Extracted records
*** Begin section ***
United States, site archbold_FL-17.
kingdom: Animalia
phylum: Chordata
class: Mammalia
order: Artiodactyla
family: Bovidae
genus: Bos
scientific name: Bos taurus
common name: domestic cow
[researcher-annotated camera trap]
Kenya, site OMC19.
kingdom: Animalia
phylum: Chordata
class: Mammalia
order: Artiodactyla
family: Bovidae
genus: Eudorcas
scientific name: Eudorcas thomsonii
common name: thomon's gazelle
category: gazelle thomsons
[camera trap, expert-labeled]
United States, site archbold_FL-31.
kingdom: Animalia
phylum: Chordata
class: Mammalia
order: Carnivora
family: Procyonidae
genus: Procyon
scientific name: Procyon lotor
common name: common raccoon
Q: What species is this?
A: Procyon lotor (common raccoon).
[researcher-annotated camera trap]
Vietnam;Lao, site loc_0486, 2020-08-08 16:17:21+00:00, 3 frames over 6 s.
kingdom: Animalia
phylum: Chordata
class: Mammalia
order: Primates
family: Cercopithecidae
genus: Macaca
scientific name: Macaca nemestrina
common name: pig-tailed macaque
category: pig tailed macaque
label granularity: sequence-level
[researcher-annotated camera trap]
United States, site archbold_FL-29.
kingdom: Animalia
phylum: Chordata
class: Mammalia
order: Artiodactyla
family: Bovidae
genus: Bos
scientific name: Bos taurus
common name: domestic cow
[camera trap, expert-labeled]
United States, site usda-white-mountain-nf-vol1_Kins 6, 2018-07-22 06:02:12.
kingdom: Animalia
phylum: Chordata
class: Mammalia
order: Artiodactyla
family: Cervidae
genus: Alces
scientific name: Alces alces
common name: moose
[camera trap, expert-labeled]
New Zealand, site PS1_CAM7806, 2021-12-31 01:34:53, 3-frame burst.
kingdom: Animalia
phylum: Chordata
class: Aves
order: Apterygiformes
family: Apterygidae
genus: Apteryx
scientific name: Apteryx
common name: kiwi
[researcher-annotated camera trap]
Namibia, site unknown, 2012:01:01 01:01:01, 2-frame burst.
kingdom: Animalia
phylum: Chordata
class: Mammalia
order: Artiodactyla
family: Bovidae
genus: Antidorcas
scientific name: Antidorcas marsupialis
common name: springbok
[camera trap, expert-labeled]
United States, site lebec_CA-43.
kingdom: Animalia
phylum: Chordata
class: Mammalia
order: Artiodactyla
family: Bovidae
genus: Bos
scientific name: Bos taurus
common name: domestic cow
*** End section ***
Exercise brief
Scan the material for lines with the word "States", and copy each line you find.

Output of the task
United States, site archbold_FL-17.
United States, site archbold_FL-31.
United States, site archbold_FL-29.
United States, site usda-white-mountain-nf-vol1_Kins 6, 2018-07-22 06:02:12.
United States, site lebec_CA-43.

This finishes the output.